The late state budget is threatening to create challenges for schools, which are trying to finalize their own budgets that need voter approval.
Gov. Kathy Hochul indicated last week that plans were being made as part of a budget deal to ensure the Foundation Aid formula is updated by the passage of next year’s budget. That is expected to mean that the full impact of her initial plan to eliminate hold harmless, which ensures that districts don’t receive less Foundation Aid than the previous year, won’t be felt this year.
Brian Fessler, director of governmental relations for the New York State School Boards Association, told Spectrum News 1 that districts spent the better part of the first three months of the year concerned about that proposal to eliminate hold harmless, and how it would impact them.
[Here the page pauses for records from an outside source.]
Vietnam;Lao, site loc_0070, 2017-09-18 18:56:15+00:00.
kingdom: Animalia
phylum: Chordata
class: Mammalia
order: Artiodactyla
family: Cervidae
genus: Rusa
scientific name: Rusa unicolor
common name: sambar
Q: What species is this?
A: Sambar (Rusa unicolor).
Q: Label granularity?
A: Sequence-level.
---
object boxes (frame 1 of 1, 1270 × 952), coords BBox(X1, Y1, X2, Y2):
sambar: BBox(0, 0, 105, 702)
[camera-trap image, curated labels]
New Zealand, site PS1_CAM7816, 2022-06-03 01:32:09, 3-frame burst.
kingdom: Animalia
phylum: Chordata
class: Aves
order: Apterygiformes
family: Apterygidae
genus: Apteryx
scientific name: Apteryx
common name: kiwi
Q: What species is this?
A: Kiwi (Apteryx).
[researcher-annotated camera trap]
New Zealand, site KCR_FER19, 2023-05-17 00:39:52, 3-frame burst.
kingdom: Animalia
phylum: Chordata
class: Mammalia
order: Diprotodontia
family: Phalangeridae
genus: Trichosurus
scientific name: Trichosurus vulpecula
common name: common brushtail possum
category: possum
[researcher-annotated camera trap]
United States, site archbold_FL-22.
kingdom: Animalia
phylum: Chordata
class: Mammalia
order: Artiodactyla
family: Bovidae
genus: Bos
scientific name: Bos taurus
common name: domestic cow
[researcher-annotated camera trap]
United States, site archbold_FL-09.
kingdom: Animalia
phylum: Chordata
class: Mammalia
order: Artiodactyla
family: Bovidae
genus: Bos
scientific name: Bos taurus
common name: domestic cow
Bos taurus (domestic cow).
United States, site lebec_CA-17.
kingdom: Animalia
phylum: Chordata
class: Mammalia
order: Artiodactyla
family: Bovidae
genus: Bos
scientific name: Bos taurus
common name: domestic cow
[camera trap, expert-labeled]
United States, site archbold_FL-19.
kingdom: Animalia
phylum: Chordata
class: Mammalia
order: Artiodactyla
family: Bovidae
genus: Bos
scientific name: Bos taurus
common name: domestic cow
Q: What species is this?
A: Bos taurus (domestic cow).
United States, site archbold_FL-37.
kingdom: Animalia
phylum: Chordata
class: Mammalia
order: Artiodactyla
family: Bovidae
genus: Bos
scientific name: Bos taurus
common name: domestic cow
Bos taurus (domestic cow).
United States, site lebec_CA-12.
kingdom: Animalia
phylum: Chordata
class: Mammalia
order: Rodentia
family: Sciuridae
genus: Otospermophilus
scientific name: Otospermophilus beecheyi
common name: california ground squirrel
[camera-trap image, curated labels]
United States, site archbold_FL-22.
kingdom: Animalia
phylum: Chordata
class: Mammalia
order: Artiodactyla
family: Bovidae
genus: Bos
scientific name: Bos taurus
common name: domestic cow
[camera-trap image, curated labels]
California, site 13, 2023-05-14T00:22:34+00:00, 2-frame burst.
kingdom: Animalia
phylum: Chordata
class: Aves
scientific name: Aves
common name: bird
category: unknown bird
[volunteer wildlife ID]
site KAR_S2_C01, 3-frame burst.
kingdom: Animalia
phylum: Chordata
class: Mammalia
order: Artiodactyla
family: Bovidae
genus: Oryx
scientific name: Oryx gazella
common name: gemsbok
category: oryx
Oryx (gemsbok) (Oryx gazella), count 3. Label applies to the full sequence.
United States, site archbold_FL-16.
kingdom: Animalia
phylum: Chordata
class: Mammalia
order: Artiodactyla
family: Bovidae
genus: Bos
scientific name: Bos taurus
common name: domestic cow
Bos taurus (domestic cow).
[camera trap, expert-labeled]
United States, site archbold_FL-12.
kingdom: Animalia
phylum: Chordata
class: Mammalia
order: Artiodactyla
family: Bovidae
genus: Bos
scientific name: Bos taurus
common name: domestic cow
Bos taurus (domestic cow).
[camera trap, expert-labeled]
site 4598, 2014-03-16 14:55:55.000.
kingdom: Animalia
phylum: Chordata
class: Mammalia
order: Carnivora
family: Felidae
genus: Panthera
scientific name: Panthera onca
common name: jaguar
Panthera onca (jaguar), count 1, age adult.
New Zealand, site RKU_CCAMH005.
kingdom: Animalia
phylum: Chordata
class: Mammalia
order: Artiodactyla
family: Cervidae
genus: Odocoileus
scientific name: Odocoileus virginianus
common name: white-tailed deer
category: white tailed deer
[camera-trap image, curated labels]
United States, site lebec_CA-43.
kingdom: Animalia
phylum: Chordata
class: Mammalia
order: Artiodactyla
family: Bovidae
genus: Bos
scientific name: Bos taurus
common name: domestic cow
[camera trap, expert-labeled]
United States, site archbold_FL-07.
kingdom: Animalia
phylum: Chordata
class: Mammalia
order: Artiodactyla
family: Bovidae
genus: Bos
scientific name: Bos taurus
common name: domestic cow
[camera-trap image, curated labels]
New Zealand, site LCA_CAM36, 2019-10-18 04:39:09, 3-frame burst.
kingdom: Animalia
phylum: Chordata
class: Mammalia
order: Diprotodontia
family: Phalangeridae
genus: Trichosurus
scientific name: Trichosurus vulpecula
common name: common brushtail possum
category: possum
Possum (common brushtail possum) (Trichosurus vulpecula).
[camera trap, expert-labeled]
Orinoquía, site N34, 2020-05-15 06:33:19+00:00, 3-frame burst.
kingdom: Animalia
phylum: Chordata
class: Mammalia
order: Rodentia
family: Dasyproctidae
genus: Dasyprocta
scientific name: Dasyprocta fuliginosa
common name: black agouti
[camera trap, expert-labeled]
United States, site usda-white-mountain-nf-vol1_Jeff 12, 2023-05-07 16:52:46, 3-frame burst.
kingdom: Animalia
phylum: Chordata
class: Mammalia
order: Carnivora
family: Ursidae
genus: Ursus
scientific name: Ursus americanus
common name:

Now, with the budget late and that plan seemingly at least partially on hold, schools are still in the dark as they close in on their own budget deadlines.
“A state budget that is later than the end of next week causes districts to have to make decisions without knowing what their final school aid numbers are going to be,” he said. “School districts have to develop that budget proposal, and they have to follow certain timelines set in state law as part of that process.”
That includes a property tax report card due at the end of April, plus budget information and ballots that must be sent out in advance of budget and school board elections on May 21. That’s tough to do, he said, if districts fear a major change in aid.
“Just these little tweaks up and down here or there can have a meaningful impact,” Fessler said.
Other budgets have certainly been late. Plus, since 2007, school funding fluctuated as Foundation Aid was fully implemented, and battles ensued over school aid prior to full funding of the formula in last year’s state budget, leaving a degree of financial uncertainty year over year.
That said, Fessler argues that 2010, when budget negotiations stretched into August, was the last time a late budget actually coincided with major challenges for school budgets.
On Tuesday, Senate Majority Leader Andrea Stewart-Cousins seemed to confirm Hochul’s comments last week, indicating that districts could at least anticipate hold harmless remaining in place while changes to the formula are ironed out in the coming months. Both the state Senate and Assembly rejected the proposal in the budget rebuttals.
“Mitigating the pain that half of the school districts in this state was going to experience,” she said.
Those with a stake in the school budgeting process are not breathing a sign of relief just yet, though, as sources close to state budget negotiations say details are still being ironed out when it comes to the governor’s other Foundation Aid proposal. It would set the Foundation Aid inflation factor at 2.4%, representing the average annual change in the Consumer Price Index over the past 10 years with the highest and the lowest years dropped.
While it remains to be seen where that proposal will land – and sources suggested Wednesday that its impact too could be blunted – Rick Timbs, executive director of the Statewide School Finance Consortium, came out swinging Wednesday.
He criticized the disconnect between the calculation and actual inflation rates.
“Taking the last 10 years and taking out the highest and the lowest, why would a district care what the CPI was in 2013, 14, 16, 17, 18? It’s irrelevant,” he said.
The governor and others have cited declining enrollment and outdated population figures as a key problem with the Foundation Aid formula, and Hochul has continued to express the importance of modernizing the formula to reflect current population figures, even if eliminating hold harmless is presumably off the table.
Hochul told reporters last week that plans for exactly how that will work, or what, if any, changes may still be made this year when it comes to the inflation factor, had yet to be determined. Her office pointed us to those remarks when asked for an update on Wednesday afternoon.
“For years, people knew we had a formula that was outdated, based on populations back in 2008,” she said. “No one had the guts to say the emperor has no clothes, something is not working here. I came up and said, 'why is it that these districts have lost population...we’re paying for empty seats.'”
With the full nature of any review of the formula that may be included in the final enacted budget unknown, Timbs is calling on lawmakers to ensure that any changes to the formula also take into account the evolving role of schools in New York state.
“Yes, we’ve lost enrollment but our mission is so much bigger. In some school districts, we’re becoming surrogate parents. We have health care offices, mental health professionals, social work,” he said.
He also stressed the importance of the state Department of Education playing a leading role in updating the formula.
“I don’t want my garage mechanic explaining to my pilot on my trip to Europe how to fly,” he said.